Apenas no segundo trimestre, houve crescimento de 1,5% em relação ao primeiro. O resultado reflete o bom momento da economia brasileira, com recordes nas exportações, retomada do consumo, da renda e do mercado de trabalho.
Em relação ao segundo trimestre do ano passado, o crescimento apresentado é ainda maior: 5,7%. Trata-se do maior crescimento desde o terceiro trimestre de 1996. Isso por conta da fraca base de comparação, resultante do desempenho pífio visto no ano passado por conta dos juros altos e queda na renda do trabalhador.
Desafios - A recuperação da economia, no entanto, pode trazer dificuldades ao País, como, por exemplo, estimular a inflação. O IGP-M de agosto ficou em 1,22% e revelou pela primeira vez que o reaquecimento da economia está permitindo o aumento de preços, segundo a Fundação Getúlio Vargas (FGV).
Depois seguem os gargalos estruturais, como a falta de infra-estrutura de energia, saneamento e transportes; a alta carga tributária; e a necessidade de ampliação do parque industrial, que recebeu poucos investimentos desde as crises da Ásia (1997), da Rússia (1998), da desvalorização do real (1999), do apagão (2001), da Argentina (2001) e da desconfiança internacional na época da eleição do presidente Luiz Inácio Lula da Silva (2002).
Finalmente, será difícil manter os mesmos níveis de crescimento nos próximos trimestres pois a base de comparação tende a ficar desfavorável após os bons indicadores recentemente divulgados.
Emprego e renda - Os bons dados da economia já começam a ter reflexos no mercado de trabalho. O desemprego caiu pelo terceiro mês seguido, segundo o IBGE, e hoje representa 11,2% da População Economicamente Ativa (PEA). A queda teria sido causada pela antecipação das contratações da indústria para as encomendas de fim de ano.

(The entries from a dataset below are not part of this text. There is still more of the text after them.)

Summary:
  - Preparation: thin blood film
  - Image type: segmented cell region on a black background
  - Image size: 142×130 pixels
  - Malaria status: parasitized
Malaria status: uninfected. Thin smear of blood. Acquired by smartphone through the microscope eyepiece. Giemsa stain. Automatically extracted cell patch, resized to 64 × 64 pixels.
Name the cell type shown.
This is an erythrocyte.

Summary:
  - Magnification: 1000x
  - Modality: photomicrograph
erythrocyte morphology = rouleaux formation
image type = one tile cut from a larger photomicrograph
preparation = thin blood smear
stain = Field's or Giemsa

Para o economista-chefe do Banco Schahin, Cristiano Oliveira, a taxa de desemprego deve encerrar o ano com apenas um dígito. Para ele, o pico no crescimento do consumo deve ocorrer apenas no terceiro trimestre. Isso porque a recuperação dos dados de emprego dão cada vez mais confiança ao consumidor e devem incentivar a ida às compras.
O crédito facilitado com parcelas de 10 a 12 prestações também estaria estimulando o crescimento, na opinião do estrategista da Global Invest Asset Management, Paulo Gomes. O impacto da redução da Selic em 10 pontos percentuais desde o ano passado teria chegado ao consumidor somente neste segundo trimestre. ''Essas reduções demoram de três a seis meses para serem percebidas pelo consumidor'', afirma.
Segundo Estevão Kopschit, economista do Instituto de Pesquisa Econômica Aplicada (Ipea), a receita de crescimento neste trimestre foi o avanço da indústria. ''Embora a metodologia de cálculo seja diferente, a pesquisa mensal da indústria do IBGE já indicava dados fortes deste setor'', diz. Em junho, a produção cresceu 13% na comparação com o mesmo mês do ano passado, segundo o IBGE.